What to work on>
From the line that contains "Work Modeling – Types of Models" through the line that contains "Median Income for Kent County MD", output every line of the listing below exactly and leave out all the rest.

Dataset extract>
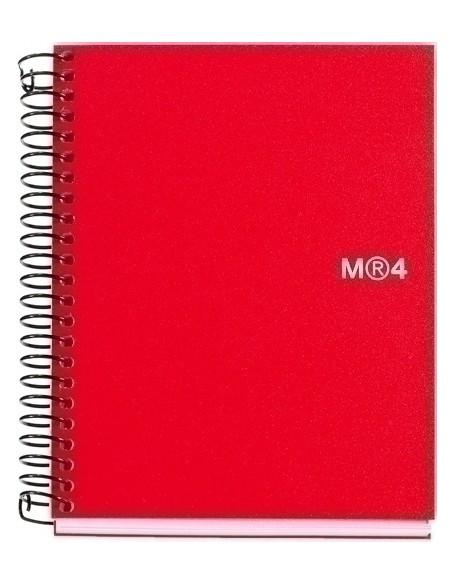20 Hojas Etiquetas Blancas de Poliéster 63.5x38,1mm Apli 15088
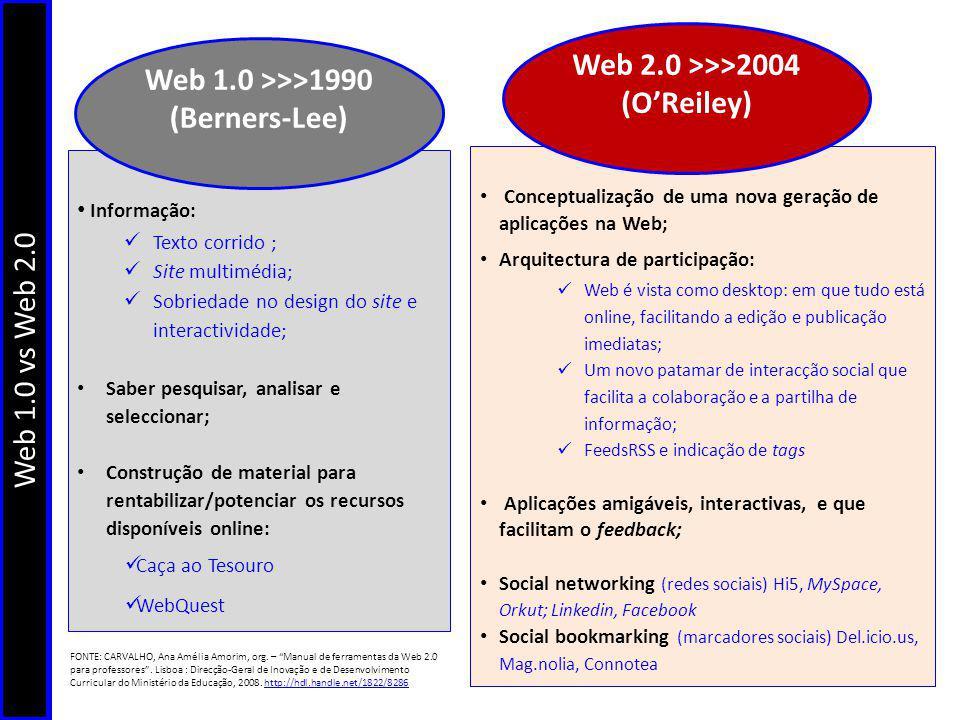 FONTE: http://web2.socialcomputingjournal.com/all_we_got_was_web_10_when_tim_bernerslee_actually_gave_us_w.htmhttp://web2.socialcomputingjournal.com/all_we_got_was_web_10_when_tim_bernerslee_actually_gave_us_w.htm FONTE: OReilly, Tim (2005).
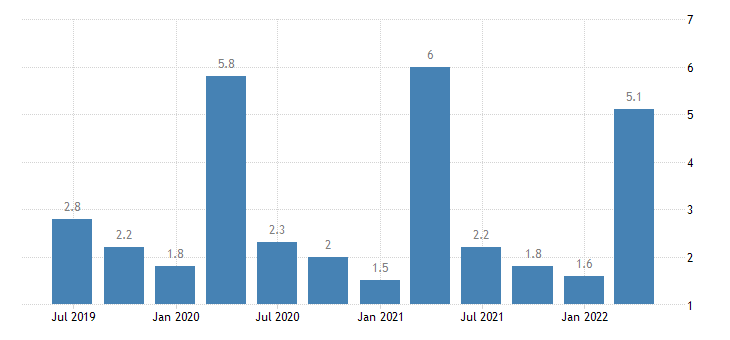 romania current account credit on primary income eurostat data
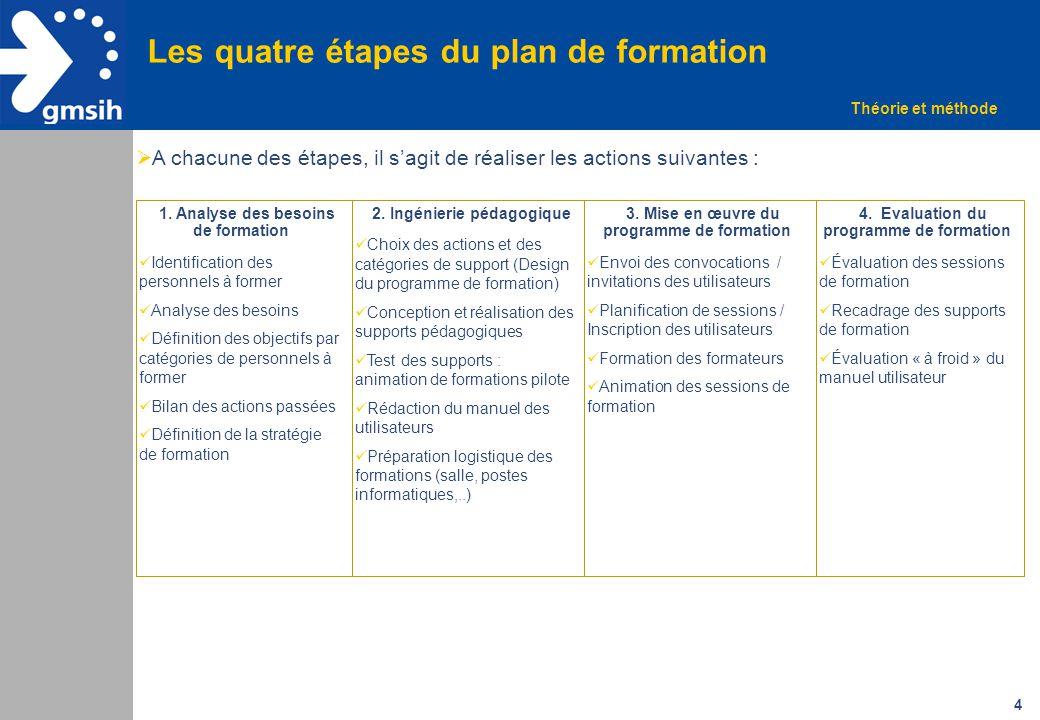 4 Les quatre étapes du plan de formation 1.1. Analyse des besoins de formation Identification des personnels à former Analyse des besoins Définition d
==
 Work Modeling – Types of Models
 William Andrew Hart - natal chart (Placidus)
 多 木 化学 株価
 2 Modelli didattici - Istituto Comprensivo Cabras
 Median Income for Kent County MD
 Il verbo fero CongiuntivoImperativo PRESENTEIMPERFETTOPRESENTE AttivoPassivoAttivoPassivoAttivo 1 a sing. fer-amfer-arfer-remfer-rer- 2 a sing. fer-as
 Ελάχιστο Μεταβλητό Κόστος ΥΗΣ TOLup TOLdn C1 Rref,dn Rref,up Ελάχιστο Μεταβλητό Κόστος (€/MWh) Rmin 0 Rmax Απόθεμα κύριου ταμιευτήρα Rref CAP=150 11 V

Output below>
 Work Modeling – Types of Models
 William Andrew Hart - natal chart (Placidus)
 多 木 化学 株価
 2 Modelli didattici - Istituto Comprensivo Cabras
 Median Income for Kent County MD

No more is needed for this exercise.